Policy Statement
Deficits in University accounts are not permitted. Accounts should be reviewed each month by Account Sponsors to insure that deficits do not occur. Deficits arise from overspending budgeted amounts in 02, 11, 12, 13, 14, 40, 43, 44, 45, 46, 47 and 48 accounts and overspending cash balances in 03, 05, 06, 07 and 90 accounts. In all cases, Account Sponsors are ultimately responsible for the financial management of their accounts. If a deficit is projected or indicated, immediate action should be taken to prevent or correct the problem.
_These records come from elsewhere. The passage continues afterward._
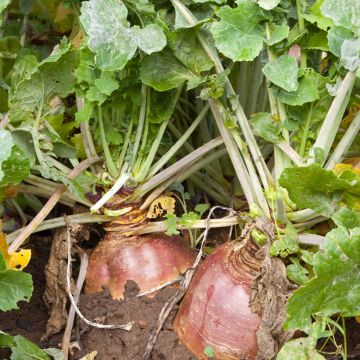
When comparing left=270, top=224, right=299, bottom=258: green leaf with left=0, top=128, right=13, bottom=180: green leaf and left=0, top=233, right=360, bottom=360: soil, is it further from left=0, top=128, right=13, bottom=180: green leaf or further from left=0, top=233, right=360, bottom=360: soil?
left=0, top=128, right=13, bottom=180: green leaf

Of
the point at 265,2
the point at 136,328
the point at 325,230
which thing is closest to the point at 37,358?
the point at 136,328

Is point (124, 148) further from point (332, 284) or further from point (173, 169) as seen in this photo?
point (332, 284)

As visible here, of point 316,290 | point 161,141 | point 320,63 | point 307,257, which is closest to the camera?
point 316,290

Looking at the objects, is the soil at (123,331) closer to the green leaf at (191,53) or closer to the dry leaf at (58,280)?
the dry leaf at (58,280)

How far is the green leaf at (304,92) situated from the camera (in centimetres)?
163

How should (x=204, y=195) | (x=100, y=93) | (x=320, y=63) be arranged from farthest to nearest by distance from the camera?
(x=204, y=195) < (x=320, y=63) < (x=100, y=93)

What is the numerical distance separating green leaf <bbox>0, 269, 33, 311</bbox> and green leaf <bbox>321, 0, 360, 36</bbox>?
0.88 meters

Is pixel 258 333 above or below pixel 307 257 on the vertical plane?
below

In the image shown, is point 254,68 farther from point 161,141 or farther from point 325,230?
point 325,230

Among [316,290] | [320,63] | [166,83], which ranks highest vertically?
[166,83]

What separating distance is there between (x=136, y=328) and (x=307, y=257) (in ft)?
1.52

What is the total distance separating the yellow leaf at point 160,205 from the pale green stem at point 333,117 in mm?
417

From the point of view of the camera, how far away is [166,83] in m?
1.74

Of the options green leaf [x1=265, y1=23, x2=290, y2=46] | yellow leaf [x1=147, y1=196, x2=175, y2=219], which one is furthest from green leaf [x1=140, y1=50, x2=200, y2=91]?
yellow leaf [x1=147, y1=196, x2=175, y2=219]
Note: Budget transfers between accounts must be made by March 31 of the current fiscal year. See Budget Management concerning year-end account balances in E & G accounts. (90 percent of the balance, p to 25 percent of the original budget. Any surplus (unencumbered balance) is restored to the subsequent years budget during the second quarter of the year; deficits in account(s) at June 30 are charged against the next year's budget.)
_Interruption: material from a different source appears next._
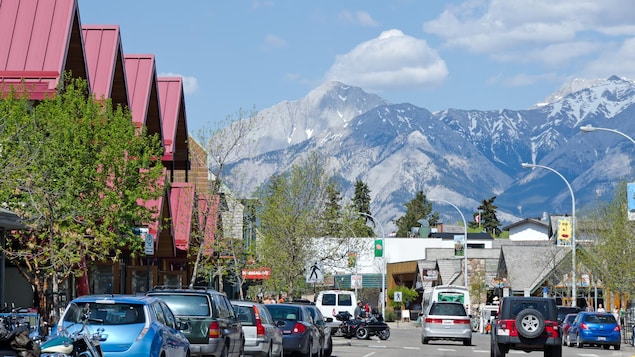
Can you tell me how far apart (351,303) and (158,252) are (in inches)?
419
Requisitions and purchase orders that place an account in a deficit position are not processed by the Purchasing System. Invoices presented to the Office of Business Affairs that result in a deficit, if paid, are also returned to the Account Sponsor. Purchases of products or services from internal University departments (such as Copy Zone, Riverhawk Shoppe, Motor Pool, etc.) are not allowed from accounts with deficit balances.
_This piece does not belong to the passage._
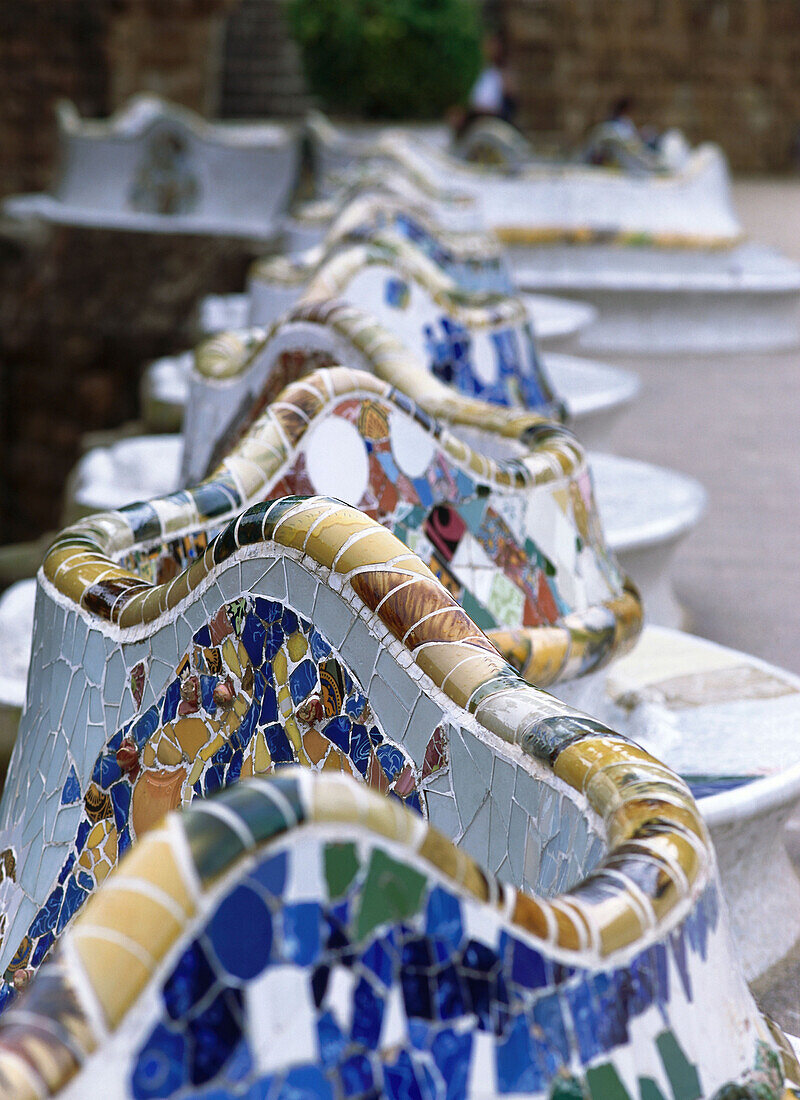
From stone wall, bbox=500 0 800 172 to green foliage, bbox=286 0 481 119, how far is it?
6638mm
If any account reflects a deficit without proper documentation, the Account Sponsor and the respective Vice President will immediately be notified. Unless the deficit is cleared or written approval for a temporary deficit is provided within 30 days of notification, all financial activities within the account will be suspended. This will include wage payrolls and all internal billings.
Documentation
A written request with documentation for authorization of an account deficit must be provided to the Director of Budgets. Verbal requests are not accepted.